EXERCISE OBJECTIVE
Go through the entries below and say how many lines contain the string "United"; write only that number.

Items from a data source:
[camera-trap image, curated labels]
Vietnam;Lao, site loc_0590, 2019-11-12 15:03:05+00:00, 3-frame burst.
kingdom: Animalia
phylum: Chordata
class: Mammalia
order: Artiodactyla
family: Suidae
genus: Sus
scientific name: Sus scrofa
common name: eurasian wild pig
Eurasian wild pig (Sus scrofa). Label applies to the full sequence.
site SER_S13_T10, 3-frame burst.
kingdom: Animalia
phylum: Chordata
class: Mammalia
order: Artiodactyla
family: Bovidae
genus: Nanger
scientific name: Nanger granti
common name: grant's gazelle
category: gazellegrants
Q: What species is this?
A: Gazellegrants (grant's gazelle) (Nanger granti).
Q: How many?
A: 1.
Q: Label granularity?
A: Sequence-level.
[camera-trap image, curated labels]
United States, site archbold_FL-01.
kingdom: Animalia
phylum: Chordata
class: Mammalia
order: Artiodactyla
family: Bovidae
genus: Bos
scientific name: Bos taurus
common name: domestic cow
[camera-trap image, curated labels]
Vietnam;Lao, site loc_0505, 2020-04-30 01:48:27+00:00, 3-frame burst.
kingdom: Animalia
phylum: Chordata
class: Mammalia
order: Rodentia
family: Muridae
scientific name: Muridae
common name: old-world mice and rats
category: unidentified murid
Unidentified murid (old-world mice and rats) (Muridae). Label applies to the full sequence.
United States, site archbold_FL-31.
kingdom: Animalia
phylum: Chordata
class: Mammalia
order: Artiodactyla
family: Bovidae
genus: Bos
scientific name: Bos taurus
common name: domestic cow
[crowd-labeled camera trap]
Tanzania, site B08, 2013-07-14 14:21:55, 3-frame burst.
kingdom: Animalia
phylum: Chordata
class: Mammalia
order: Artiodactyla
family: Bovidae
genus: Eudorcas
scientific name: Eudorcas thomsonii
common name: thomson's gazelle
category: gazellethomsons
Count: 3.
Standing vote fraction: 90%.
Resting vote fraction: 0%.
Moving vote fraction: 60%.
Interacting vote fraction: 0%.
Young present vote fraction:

ANSWER SECTION
2